## Try it
Answer these questions using the passage on Langmuir films below:
(a) What is the typical range of crystallite diameters in the films?
(b) Which techniques would be needed to detect and characterize the aligned crystalline layers on liquid surfaces?
(c) In what phase has coherent control work on molecule alignment been focused so far?

## Passage shown
The self-assembly method of organizing water-insoluble molecules on water surfaces into Langmuir films is a common way to fabricate ordered monolayers. However, the 2D crystalline films formed on the water are composed of many grains all lying on the same face, but oriented randomly azimuthally into '2D powders'. The crystallites have a diameter that ranges typically between 100-1500Å.
Controlling the alignment and size of the growing 2D crystalline grains is the aim of this proposal. Ultimately, this would require grazing incidence X-ray diffraction techniques using synchrotron light and nonlinear optical techniques to detect and characterize the aligned crystalline mono- (or multi-) layers on the liquid surfaces. Due to its interdisciplinary character, the outcome of the project will be relevant to fields in physics, chemistry and biology.
From a physics point of view, the development of nonlinear optical methods to induce alignment of molecules on the water surface is a direct continuation to problems in the coherent control domain, which in the field of molecule-alignment has been focused to date in the gas phase. The challenge is in the design of amphiphilic systems that will form aligned 2D crystals via the laser field and their detect ion.

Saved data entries
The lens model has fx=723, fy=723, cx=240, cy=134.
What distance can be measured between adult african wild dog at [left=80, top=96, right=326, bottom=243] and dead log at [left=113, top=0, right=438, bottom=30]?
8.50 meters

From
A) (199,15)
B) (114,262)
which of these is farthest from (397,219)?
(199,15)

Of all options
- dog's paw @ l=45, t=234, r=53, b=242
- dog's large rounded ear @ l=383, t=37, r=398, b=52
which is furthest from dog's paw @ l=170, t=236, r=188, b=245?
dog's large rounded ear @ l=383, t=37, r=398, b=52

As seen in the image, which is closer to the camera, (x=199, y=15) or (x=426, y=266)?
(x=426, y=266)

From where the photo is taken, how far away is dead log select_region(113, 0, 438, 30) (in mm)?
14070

...

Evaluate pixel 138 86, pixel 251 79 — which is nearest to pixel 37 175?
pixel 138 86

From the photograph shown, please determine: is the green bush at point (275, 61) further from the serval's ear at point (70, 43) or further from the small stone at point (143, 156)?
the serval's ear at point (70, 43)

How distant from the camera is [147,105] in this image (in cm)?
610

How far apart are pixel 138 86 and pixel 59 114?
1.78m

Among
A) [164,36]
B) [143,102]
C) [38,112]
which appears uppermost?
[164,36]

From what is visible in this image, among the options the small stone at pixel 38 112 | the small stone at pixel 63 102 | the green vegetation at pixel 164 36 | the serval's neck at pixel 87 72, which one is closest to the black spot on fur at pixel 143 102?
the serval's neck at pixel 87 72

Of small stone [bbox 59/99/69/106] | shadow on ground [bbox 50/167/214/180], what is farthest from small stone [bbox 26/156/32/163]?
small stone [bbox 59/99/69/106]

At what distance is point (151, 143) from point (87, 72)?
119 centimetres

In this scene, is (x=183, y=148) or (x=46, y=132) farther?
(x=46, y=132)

## Solution to this problem
(a) Typically between 100 and 1500 Å.
(b) Grazing incidence X-ray diffraction using synchrotron light, and nonlinear optical techniques.
(c) The gas phase.